Cupcake: I fink dat dere is somefing so bootiful about getting to be big and little. Bootiful and sacred. Sacred is like scared only wif the letters switched around. Sometimes we are scared of the sacred inside us and we has to play hide and seek to find all the parts of ourselves.
Sometimes it’s more like a treasure hunt than hide and seek. We read the clues and sometimes they’re mysterious so we has to solve the riddles and then find the next clue. And each time we get a little closer to the treasure. But it’s not just about the treasure, it’s about the game.
It’s not just about being big and little, it’s about finding fun ways to explore all of ourselves whatever that might be in a loving place that’s sacred. And also scaryyyy.

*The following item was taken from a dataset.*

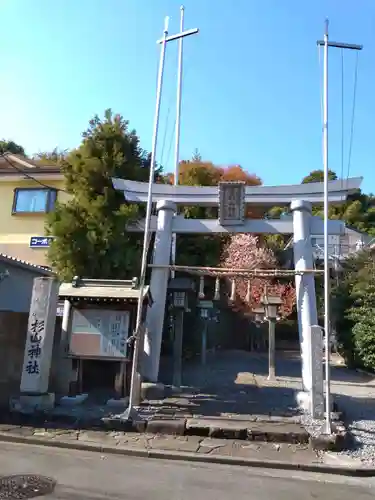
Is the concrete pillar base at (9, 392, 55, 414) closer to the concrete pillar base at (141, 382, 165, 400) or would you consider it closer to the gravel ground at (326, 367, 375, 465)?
the concrete pillar base at (141, 382, 165, 400)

Keiko: Out of the mouths of babes and littles. 😉
When we get to play make believe and treasure hunts as grown ups it lets our inner child out to play and that freedom is empowering and sexy.
Make believe also lets us step outside ourselves in healthy ways. Like thinking of myself as a naughty little barefoot dancer helped me see myself in a new way when I was very confused and going through major transformation.

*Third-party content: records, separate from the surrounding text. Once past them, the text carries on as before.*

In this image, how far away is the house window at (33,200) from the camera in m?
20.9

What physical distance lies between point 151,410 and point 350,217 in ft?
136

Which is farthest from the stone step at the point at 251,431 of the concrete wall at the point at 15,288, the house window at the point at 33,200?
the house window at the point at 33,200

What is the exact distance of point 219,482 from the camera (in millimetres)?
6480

It also helped me take pride in my barefoot dancing feet at a time when I barely cared.
Being a little when I got out of a bad mind-fuck contract (be ye very careful with that!) and needed serious after care was extremely healing. It was okay if I could barely express myself and my vocabulary was like a child. It was okay to nurture the inner child who needed acknowledgement and assurance and then be a naughty sexy adult girl, a woman with a playful attitude. Knowing both roles were accepted and honored helped me stay in touch with my sexuality and still have daddy girl time and feel safe and loved unconditionally.
This doesn’t feel like the sexiest naughty blog but to me sexy is sexier when it’s surrounded by subtleties and deep experiences.

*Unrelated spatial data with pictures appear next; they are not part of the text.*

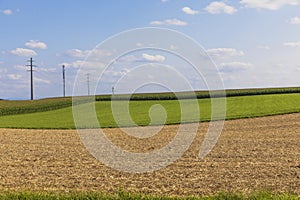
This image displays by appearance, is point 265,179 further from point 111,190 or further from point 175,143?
point 175,143

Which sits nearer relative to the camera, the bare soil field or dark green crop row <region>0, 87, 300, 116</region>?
the bare soil field

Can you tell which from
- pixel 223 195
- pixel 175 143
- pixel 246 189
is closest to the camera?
pixel 223 195

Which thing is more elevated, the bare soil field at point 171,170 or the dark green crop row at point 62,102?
the dark green crop row at point 62,102

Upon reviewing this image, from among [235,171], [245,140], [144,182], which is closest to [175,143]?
[245,140]

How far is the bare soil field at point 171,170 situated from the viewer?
38.1 feet

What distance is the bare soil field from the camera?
458 inches

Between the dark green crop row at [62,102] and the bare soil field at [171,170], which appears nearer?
the bare soil field at [171,170]

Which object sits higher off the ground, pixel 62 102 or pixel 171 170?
pixel 62 102

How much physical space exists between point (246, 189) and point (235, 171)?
2691 mm

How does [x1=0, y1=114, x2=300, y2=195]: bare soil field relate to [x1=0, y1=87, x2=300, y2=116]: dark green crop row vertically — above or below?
below

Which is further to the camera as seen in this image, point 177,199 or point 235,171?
point 235,171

I’m totally turned on by depth of character, imagination and genuine intelligence. Generosity of spirit, honesty and integrity too.
I want to share those parts of me that are deeper and twisted, honest and genuine because to me that makes for a great mental and emotional connection which in turn makes the cybersex and companionship extraordinary. I do it from a place of confidence and vulnerability too.
I was more sub than domme for awhile because I was too tired to think or be in charge.
Then I tried to be domme only because switching seemed confusing and the subbing was too much. But I like switching. I like guys who can switch. I think that’s crazy hot.
And it appeals to the mischievous Mulligan.
When Cupcake Mulligan peeks out from behind the tree she was hiding behind, and I think I’ve finally found her and I get ready for little play and find that I start thinking of Ms Mulligan in her cat suit looking for a manly footstool instead but I feel Keiko Mulligan showing up ready for anything, well I know we are in for a ride.
Not everyone likes that kind of upheaval but for those who do, what a ride it is!
If I had to pick one I’d be a domme, and sometimes I’d delegate and see how you do in charge. But this is more fun for me.
Speaking of dommes: Ms Mulligan very much enjoys sexy curious diligent subs, sissies and also proper hoomin foot stools. She’s always loved good ottomans but they aren’t nearly as fun as a delicious foot stool. Inquire with tributes if you are interested in either and please get to know me online first. I like detail oriented sweet subs, sissies and foot stools.
But switch or domme there’s a part of me that is a little. I am blessed to have a perfect daddy dom who honors and cherishes his cupcake and tells her to do whatever she wants as long as it doesn’t hurt her.
So I started thinking I might have to get some new schoolgirl outfits for Back to School which is coming up. 😉
PS: All the Keiko Mulligans are fans of LOLCATS. We all can haz cheezburgers. Unless we’re on Paleo or somefing.